YOUR TASK >>
Copy the blog excerpt below word for word, starting at "But I got thrown" and ending at "wait and see.".

PAGE EXCERPT >>
But I got thrown for a loop yesterday when I learned of Paul Newman’s death. Whenever I look at pictures of old blue eyes, I see my grandfather. I always thought my mom’s dad looked like Paul Newman, both in his younger pictures and later in life, when I knew him. So, to pay tribute to Paul Newman is to pay tribute to my Papa. Oh well, we’ll just wait and see.

Farewell, Mr. Newman. Farewell, all.

Syphilitic Speculation

Sunday, September 21st, 2008

I don’t know why I find the subject of syphilis to be so fascinating. Maybe because you have these great minds through history that turn to madness with the aid of a tiny bacterium. Maybe because I’m also fascinated with Hansen’s Disease which has a similar but more nefarious stigma. 

People are always speculating about famous syphilitics.  But really, we don’t know for sure that Friedrich Nietzsche had syphilis. And we like to blame Van Gogh’s madness on any number of things, including the infamous spirochete. The syphilis entry on Wikipedia has a great list of “Notable known and suspected syphilis-infected people…” that shows who was known to have it, who was merely suspected to have it and who died of it.

Because of my morbid fascination, I think I will start a “diseased world” tour, starting with this book. Of course, you’ll have to wait for the blog to catch up with the research. In the meantime, there is still Shakespeare, who was genius but never mad. I’m not done with him yet.

At Least My Panties Live in Heaven

Monday, September 1st, 2008

When I was a pensive seventeen year old, I stared at the beautiful antique dresser inherited from my grandmother and interpreted the art of it. Through my powers of observation, I saw in the dresser a scene of the afterlife.  The top part is carved to represent heaven, and the bottom is hell. Hell is represented by snakes and bats and fire and a great big urn.

Each time I tell the story to someone new, they say, “Oooh, that’s pretty cool,” and I say, “I know, right?” They all stroke my ego and reassure me that I think interesting thoughts, and I walk away feeling good about myself. Until last night. 

I showed the dresser to my friend D, and she said, “It’s a beautiful piece of furniture.” Then I proceeded to tell her the story, but instead of praising me for my insights, she said, “Well, when I walked in here, it was a beautiful piece of furniture, but now it’s just depressing.”

What? You mean you’re not going to tell me how awesome and interesting I am? Oh my god, should I file my dresser interpretations under cringe therapy and just get over myself?

Okay, so my dresser tells the story of eternal damnation, and hell takes up a whole lot more real estate than heaven. But at least my panty drawer is in the top part of the dresser, which, to me, means that despite what the Pope says, there is still sex in heaven. Or maybe it means that sex IS heaven. Aw yeah, that’s it.

Time tripping again

Saturday, August 23rd, 2008

I’m only one season behind on Lost now.  When I started watching, I was three years behind, watching scenes that happened before, feeling as if I had slipped back in time to the year 2004, watching time progress again to 2005 and 2006.  So, I’m a little slow in jumping on a bandwagon, and I’d never make it in the fashion world.

I’m time tripping again now, going back a little further in time to see the mighty Buffy in action.  At the same time, I am making my way through the archives of Greg Howard, Buffy fan and blogger extraordinaire. It’s September 2003, and California is going through its governor recall election.  I don’t have the heart to tell him the Terminator is going to win and that TO will soon be moving to Philadelphia.

Greg jokes about himself and how he was slow in jumping on the blogger bandwagon, but I was a whole four years behind him. He talks of things as blogging cliches, things like making fun of the search terms people use to get to your blog, when I thought that was an original idea I came up with all on my own (don’t you worry, I’ll do it anyway).

Anyway, back in 2003, River Phoenix had already been dead for ten years but was still missed.  And before he died, River starred in one of the coolest versions of Shakespeare’s Henry IV, Part I ever — My Own Private Idaho. If you’ve never seen it, don’t you worry about young Keanu — he was always good at playing young stoner types. Back in the day.

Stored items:
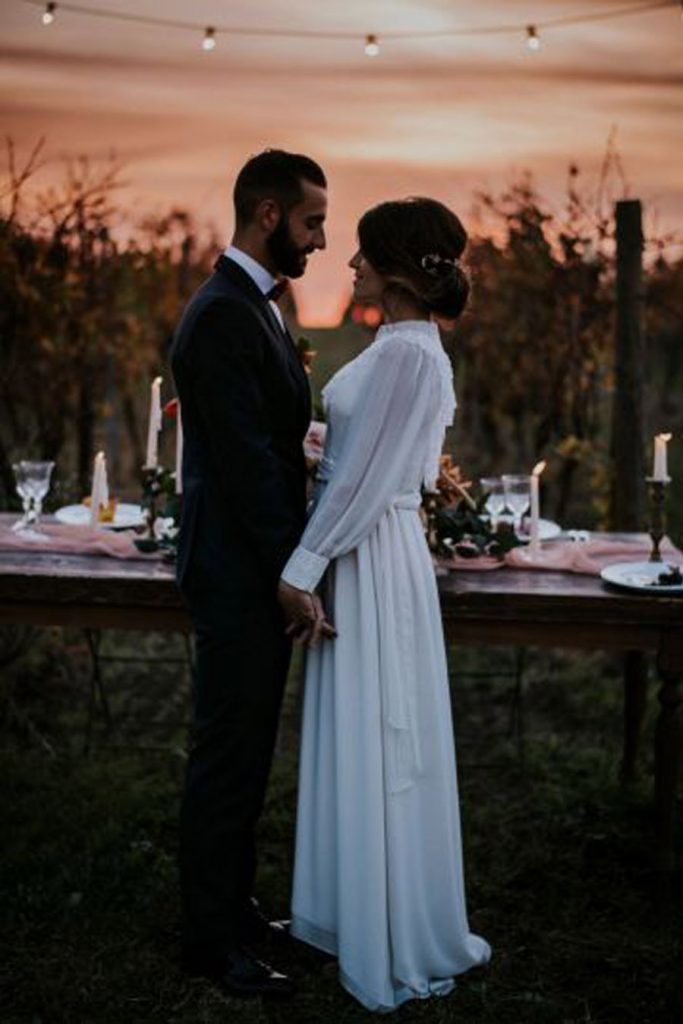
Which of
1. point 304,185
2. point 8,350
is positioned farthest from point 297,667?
point 304,185

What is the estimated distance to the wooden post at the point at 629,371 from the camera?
564cm

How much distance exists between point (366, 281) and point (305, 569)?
0.69 meters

TASK OUTPUT >>
But I got thrown for a loop yesterday when I learned of Paul Newman’s death. Whenever I look at pictures of old blue eyes, I see my grandfather. I always thought my mom’s dad looked like Paul Newman, both in his younger pictures and later in life, when I knew him. So, to pay tribute to Paul Newman is to pay tribute to my Papa. Oh well, we’ll just wait and see.